Cláudio Ferreira Prefeito de Rondonopolis pretere Wellington Fagundes e sela aliança com Pivetta pelo Governo de MT
Publicado em 23/06/2026 por Rádio Nova FM
A engrenagem política rumo às eleições de outubro em Mato Grosso ganhou um novo e complexo capítulo nesta semana. Ao selar publicamente seu apoio à pré-candidatura do governador Otaviano Pivetta (Republicanos), o prefeito de Rondonópolis, Cláudio Ferreira (PL), não apenas definiu seu lado no tabuleiro estadual, mas sacramentou um racha silencioso que vinha se desenhando dentro de sua própria sigla.

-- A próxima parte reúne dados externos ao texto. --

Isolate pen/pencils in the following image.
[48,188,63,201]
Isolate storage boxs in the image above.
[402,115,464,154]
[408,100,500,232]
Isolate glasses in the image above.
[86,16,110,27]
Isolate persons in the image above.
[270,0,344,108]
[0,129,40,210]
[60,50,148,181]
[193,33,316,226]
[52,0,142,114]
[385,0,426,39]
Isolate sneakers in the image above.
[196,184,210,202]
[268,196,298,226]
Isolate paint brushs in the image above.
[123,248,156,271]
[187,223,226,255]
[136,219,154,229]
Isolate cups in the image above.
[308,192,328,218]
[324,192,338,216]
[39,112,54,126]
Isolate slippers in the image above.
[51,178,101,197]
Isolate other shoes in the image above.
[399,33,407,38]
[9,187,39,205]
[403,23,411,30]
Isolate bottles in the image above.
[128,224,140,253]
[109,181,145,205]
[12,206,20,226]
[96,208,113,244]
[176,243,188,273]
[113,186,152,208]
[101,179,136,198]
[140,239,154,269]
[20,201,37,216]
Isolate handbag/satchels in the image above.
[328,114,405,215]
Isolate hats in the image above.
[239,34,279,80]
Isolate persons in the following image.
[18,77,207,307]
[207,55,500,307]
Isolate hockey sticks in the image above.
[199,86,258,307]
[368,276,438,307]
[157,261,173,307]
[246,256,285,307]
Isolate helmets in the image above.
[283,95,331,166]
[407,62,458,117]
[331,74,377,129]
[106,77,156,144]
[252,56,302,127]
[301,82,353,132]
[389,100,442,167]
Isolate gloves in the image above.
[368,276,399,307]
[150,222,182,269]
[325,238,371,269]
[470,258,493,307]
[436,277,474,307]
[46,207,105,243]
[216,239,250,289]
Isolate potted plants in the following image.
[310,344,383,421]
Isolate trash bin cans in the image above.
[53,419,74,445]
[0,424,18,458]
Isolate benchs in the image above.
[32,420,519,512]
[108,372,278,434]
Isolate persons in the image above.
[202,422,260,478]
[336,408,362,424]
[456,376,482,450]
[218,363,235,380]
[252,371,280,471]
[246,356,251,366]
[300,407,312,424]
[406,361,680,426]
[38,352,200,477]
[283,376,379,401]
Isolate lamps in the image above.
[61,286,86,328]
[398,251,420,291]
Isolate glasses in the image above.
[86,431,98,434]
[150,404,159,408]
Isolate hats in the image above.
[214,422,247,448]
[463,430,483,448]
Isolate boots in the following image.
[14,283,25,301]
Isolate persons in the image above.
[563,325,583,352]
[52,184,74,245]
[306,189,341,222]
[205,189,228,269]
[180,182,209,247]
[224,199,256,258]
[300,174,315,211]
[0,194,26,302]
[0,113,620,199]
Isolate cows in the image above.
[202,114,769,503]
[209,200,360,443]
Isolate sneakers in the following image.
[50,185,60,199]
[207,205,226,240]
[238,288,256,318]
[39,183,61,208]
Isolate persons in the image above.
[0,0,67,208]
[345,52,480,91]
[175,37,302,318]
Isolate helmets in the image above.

A decisão de Ferreira ignora sumariamente as pretensões majoritárias do senador Wellington Fagundes, cacique de seu próprio partido (PL) e também pré-candidato ao Palácio Paiaguás. O movimento expõe uma tendência que preocupa a cúpula liberal: o pragmatismo municipalista falando mais alto que a fidelidade partidária.
O "Preço" do Pragmatismo
O anúncio ocorreu na última segunda-feira (22/06), em solo rondonopolitano, durante um ato administrativo que, ironicamente, ilustra o motivo da escolha: a assinatura de ordens de serviço e o repasse de recursos estaduais para a Santa Casa de Misericórdia local.
Para Ferreira, a política de resultados imediatos na saúde e na infraestrutura pesa mais do que os alinhamentos partidários de Brasília ou Cuiabá. Em tom incisivo, o prefeito deixou claro que está pronto para o desgaste interno que a decisão deve provocar.
"Eu já tomei uma decisão. Eu fico do lado de quem está do lado de Rondonópolis. Isso vai provocar uma repercussão, não estou preocupado. Eu faço política com resultado, e não com processo", disparou o gestor, mandando um recado direto aos correligionários.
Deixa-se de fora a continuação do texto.